Since the mid-1970s, Cindy Sherman has been photographing herself in staged environments, transforming her appearance with costumes, makeup, and wigs. She began the series Untitled Film Stills in 1977 and continued it until 1980, by which time it comprised sixty-nine black-and-white photographic images that construct and reiterate stereotypes of postwar femininity. The series marks Sherman’s seminal foray into her now-signature practice, in which she reimagines the genre of portraiture by playing the roles of actor, director, and photographer herself. Sherman and her cohort in New York in the 1980s, including Jack Goldstein, Sherrie Levine, and Robert Longo, formed what has been called the “Pictures Generation” on account of their critical appropriation of images of consumer and media culture.

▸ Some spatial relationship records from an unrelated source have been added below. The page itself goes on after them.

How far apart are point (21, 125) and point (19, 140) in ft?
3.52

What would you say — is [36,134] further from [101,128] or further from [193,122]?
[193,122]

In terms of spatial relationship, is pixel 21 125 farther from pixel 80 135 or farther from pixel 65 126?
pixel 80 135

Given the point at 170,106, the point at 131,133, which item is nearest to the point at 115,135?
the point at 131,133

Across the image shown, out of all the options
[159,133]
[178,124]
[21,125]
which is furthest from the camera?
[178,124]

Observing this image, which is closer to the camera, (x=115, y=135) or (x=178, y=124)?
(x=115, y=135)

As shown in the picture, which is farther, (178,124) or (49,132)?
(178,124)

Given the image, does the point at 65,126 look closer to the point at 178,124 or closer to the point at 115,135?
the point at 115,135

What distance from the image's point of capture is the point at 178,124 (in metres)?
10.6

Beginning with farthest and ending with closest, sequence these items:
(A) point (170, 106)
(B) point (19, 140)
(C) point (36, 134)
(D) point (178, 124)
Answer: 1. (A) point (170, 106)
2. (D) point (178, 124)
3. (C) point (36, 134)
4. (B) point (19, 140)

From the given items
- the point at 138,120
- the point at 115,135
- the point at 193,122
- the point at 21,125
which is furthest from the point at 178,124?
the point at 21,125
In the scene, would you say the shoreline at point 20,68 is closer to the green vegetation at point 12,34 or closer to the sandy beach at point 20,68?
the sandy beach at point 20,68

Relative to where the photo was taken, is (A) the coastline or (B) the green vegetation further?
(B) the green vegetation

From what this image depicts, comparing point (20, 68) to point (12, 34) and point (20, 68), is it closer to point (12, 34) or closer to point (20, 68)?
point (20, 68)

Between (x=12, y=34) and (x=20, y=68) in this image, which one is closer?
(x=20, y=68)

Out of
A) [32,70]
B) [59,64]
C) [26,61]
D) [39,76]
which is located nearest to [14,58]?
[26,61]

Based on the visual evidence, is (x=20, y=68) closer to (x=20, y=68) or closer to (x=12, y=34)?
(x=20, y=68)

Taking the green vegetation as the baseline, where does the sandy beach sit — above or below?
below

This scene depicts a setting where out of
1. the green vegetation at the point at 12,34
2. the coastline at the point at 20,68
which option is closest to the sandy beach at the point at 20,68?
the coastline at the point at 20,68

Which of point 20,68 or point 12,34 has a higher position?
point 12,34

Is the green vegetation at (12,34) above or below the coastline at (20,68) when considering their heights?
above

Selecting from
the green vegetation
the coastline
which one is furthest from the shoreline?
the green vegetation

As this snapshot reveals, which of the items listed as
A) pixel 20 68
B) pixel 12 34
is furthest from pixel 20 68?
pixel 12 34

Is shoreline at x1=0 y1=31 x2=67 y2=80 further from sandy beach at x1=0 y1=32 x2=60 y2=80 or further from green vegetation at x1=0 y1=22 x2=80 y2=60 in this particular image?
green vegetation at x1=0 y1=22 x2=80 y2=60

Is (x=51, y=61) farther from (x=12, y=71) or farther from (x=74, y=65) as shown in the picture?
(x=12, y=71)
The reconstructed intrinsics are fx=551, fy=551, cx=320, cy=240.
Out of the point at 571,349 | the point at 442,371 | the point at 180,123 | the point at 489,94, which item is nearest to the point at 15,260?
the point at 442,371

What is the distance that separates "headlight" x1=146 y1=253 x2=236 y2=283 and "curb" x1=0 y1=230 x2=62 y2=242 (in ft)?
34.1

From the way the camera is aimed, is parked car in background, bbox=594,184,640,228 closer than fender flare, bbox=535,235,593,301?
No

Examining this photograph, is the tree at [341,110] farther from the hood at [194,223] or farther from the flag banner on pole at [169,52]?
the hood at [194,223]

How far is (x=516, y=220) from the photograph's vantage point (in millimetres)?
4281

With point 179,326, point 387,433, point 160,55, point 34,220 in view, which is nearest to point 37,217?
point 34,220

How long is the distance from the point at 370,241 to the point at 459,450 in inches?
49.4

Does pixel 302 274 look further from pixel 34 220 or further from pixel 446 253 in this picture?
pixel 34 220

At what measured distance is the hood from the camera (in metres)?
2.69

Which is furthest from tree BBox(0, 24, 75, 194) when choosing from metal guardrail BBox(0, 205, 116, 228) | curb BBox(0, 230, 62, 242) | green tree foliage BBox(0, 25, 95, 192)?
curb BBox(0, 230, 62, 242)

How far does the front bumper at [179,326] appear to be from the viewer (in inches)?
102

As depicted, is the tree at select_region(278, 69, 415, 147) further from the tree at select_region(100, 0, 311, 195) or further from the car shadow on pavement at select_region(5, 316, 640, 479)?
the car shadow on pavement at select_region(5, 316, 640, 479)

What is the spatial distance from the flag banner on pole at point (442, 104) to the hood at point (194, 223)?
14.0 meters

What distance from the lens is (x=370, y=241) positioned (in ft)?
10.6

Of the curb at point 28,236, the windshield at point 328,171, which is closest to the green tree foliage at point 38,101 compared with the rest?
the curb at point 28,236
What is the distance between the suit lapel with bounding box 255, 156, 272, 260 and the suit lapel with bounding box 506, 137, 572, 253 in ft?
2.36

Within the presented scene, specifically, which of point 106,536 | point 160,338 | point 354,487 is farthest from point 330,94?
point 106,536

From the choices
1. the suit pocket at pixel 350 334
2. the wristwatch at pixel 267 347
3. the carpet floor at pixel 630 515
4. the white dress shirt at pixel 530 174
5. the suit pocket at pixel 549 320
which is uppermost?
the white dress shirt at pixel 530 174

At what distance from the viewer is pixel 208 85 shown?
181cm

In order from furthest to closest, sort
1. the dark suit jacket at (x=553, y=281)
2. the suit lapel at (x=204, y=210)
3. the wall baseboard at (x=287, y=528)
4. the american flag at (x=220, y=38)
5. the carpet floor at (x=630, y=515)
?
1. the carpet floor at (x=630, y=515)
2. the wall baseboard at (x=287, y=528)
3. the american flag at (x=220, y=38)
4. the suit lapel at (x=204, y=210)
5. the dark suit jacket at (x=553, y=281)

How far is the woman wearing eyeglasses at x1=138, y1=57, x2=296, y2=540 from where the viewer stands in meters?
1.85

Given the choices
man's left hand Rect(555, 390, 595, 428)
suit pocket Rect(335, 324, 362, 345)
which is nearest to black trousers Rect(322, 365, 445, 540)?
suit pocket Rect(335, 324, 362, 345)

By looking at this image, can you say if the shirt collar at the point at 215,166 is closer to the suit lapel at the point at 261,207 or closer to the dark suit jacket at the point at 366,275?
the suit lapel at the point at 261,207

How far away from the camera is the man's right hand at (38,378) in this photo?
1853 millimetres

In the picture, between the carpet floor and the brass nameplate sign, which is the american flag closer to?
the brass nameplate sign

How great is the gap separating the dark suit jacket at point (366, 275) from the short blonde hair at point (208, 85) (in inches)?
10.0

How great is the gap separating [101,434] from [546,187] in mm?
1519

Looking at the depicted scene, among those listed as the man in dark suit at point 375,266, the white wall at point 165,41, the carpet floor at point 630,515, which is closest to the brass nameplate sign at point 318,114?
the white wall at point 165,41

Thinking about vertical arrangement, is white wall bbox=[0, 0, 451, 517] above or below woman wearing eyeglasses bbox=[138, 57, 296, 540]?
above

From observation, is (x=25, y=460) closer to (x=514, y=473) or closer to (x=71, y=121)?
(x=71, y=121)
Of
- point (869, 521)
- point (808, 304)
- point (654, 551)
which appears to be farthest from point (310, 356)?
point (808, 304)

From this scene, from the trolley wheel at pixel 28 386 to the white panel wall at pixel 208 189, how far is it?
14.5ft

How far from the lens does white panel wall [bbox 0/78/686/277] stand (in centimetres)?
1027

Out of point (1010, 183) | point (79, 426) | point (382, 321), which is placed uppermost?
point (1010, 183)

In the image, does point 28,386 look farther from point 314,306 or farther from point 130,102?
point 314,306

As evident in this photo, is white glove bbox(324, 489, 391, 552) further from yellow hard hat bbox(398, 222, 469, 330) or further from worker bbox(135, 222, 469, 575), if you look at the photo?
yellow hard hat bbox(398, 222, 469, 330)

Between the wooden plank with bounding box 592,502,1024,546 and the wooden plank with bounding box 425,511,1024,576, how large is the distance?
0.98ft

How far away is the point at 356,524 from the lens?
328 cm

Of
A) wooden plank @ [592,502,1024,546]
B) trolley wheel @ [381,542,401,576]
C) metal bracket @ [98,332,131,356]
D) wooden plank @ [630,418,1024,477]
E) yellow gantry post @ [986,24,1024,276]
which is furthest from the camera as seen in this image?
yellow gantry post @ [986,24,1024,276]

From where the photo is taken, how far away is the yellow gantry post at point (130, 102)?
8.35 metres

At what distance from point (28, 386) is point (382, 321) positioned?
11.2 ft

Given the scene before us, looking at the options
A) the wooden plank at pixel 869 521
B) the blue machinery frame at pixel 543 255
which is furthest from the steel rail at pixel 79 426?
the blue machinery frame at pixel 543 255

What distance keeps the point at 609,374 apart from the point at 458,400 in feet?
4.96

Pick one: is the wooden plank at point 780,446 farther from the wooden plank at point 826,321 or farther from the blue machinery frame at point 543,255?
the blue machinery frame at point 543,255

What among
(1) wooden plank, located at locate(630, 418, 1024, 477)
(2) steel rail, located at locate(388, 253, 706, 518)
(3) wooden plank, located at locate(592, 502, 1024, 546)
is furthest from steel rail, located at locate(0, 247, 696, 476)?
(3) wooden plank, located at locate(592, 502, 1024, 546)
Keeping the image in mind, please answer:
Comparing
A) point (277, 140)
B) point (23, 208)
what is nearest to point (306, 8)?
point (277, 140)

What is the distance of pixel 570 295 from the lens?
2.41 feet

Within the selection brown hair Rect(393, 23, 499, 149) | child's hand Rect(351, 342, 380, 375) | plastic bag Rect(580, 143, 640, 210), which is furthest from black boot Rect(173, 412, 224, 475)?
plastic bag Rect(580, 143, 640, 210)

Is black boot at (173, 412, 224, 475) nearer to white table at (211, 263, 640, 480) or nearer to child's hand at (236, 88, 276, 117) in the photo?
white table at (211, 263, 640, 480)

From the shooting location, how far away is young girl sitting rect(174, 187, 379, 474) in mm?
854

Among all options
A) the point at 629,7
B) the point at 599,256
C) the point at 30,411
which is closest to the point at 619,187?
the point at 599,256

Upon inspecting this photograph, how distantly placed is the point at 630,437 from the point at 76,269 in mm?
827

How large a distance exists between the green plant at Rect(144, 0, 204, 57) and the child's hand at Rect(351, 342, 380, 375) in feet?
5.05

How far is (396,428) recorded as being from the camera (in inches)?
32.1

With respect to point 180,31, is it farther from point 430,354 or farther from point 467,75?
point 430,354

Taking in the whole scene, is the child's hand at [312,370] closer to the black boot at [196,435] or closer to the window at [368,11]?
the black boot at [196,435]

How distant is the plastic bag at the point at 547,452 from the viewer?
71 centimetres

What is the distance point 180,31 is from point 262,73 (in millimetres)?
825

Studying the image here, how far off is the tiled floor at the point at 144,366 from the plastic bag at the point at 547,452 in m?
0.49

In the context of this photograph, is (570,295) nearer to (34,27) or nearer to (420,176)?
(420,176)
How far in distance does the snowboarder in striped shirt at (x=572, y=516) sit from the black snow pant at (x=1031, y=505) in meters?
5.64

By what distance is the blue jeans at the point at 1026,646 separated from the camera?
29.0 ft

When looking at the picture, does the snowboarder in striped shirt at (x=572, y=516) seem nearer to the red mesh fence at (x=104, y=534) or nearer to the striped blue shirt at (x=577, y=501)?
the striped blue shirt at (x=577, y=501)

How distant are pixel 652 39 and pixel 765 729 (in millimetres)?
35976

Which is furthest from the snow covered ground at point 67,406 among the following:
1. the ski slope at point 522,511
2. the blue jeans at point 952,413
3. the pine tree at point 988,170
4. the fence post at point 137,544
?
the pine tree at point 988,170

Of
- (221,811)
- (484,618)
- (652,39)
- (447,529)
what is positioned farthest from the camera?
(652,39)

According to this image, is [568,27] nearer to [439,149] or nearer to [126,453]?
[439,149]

Untitled Film Still #48 shows a woman standing at the roadside with a suitcase beside her, presumably waiting for a car to round the bend and pick her up. The scene is infused with foreboding. Turned away from the camera with her arms crossed behind her back, dressed in a plaid skirt and sneakers, the woman exudes a schoolgirl innocence and naiveté that only heightens the uncertainty about her fate. A network of unseen gazes––the subject’s, the photographer’s, and the viewer’s––all situate the female figure as passive object. As in many of the Untitled Film Stills, here Sherman exploits a host of narrative tropes familiar from Hollywood movies to trigger the viewer’s imagination.
The ICA/Boston possesses a number of Sherman’s photographs, including an expanding selection from the Untitled Film Stills series. Untitled Film Still #48 enhances the ICA’s holdings of work by important contemporary photographers, including Philip-Lorca diCorcia, Rineke Dijkstra, and Nan Goldin, whose works likewise generate questions about the meaning of the staged portrait.